→ JOB: Pick out every line of the rows below that contains the word "appears", and copy each one.

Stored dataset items

━━━

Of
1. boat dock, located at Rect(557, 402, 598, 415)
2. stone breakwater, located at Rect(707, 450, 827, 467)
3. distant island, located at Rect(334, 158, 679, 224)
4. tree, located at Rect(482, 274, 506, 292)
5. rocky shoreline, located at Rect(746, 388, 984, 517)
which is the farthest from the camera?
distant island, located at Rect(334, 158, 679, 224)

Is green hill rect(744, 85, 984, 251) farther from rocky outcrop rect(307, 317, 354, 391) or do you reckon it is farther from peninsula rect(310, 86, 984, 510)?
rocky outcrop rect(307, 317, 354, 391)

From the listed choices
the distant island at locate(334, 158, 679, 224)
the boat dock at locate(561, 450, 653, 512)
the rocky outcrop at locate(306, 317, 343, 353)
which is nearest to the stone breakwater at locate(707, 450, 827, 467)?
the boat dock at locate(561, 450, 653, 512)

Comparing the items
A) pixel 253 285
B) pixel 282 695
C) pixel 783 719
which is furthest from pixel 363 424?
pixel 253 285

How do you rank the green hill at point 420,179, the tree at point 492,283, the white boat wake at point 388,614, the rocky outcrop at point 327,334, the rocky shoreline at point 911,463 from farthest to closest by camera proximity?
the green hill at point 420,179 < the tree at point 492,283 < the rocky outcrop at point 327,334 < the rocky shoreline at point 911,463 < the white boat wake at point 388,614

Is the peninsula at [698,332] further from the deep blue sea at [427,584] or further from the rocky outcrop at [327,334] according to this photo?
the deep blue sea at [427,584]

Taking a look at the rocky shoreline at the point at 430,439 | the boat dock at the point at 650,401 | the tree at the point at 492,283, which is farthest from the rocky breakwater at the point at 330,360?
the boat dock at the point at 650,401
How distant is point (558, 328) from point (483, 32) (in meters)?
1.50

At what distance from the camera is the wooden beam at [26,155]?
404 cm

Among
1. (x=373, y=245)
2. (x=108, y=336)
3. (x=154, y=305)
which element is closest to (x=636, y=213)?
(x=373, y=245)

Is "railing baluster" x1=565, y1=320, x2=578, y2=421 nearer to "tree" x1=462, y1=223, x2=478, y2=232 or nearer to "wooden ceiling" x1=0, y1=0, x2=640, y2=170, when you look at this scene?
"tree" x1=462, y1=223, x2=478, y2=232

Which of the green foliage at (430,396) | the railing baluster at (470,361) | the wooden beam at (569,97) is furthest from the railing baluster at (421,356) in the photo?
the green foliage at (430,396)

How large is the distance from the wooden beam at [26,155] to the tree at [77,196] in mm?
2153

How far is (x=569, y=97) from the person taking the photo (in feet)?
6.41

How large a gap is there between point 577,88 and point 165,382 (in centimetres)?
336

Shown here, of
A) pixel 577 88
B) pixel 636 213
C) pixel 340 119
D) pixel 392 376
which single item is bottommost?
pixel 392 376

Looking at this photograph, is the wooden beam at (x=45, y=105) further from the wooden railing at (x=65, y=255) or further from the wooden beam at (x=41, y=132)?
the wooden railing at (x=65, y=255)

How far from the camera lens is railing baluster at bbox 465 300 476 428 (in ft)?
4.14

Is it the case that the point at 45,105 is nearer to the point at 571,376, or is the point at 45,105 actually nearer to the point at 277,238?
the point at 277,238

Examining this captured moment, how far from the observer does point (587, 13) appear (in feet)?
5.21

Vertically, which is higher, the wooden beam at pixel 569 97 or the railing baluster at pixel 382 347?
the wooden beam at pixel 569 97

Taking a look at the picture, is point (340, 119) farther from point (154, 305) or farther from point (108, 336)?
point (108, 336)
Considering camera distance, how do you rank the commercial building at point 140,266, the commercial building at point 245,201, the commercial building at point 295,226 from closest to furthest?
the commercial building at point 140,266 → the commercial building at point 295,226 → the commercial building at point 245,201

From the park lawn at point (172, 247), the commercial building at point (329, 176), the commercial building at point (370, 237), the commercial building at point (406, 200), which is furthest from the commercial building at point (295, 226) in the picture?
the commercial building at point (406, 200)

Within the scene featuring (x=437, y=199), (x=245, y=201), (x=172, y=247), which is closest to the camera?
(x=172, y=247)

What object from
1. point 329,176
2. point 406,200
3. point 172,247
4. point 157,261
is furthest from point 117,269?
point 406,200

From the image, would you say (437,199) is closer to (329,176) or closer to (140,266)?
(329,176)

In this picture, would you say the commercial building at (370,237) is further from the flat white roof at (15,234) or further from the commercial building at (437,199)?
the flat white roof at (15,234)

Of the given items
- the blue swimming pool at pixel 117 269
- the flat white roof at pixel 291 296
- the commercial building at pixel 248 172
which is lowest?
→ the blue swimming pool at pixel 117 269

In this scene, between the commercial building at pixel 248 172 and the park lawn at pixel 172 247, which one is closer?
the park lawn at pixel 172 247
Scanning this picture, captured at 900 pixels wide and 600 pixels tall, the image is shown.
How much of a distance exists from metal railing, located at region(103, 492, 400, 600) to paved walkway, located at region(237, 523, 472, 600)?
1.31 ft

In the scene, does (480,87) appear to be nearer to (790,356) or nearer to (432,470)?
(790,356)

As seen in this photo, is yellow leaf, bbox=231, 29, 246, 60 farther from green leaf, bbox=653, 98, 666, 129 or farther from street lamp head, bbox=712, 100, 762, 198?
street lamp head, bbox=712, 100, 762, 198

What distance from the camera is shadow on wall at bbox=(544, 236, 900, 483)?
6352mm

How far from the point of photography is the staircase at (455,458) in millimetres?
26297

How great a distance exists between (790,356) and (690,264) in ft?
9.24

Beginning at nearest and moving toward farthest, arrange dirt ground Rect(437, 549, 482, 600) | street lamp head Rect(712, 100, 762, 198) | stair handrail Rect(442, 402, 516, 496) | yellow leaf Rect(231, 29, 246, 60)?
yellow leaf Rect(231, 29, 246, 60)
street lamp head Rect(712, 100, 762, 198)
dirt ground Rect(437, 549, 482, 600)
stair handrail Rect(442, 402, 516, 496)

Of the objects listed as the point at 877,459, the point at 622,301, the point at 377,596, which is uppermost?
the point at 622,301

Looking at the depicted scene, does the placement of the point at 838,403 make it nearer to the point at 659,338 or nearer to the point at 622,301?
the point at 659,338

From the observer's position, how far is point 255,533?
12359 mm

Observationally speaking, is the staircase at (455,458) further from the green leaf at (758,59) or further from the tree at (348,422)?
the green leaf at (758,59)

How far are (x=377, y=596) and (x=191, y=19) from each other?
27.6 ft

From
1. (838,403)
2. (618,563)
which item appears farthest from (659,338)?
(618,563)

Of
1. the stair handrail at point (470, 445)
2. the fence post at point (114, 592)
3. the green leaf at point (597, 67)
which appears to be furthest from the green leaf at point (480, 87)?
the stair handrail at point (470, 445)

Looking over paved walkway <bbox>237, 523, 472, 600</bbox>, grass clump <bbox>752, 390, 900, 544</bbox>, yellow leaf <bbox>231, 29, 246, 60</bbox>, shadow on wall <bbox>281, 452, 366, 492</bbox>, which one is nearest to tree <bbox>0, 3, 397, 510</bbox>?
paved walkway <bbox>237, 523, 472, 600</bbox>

━━━

→ TASK SOLUTION:
which item appears farthest from (659,338)?
which appears to be furthest from the green leaf at point (480, 87)?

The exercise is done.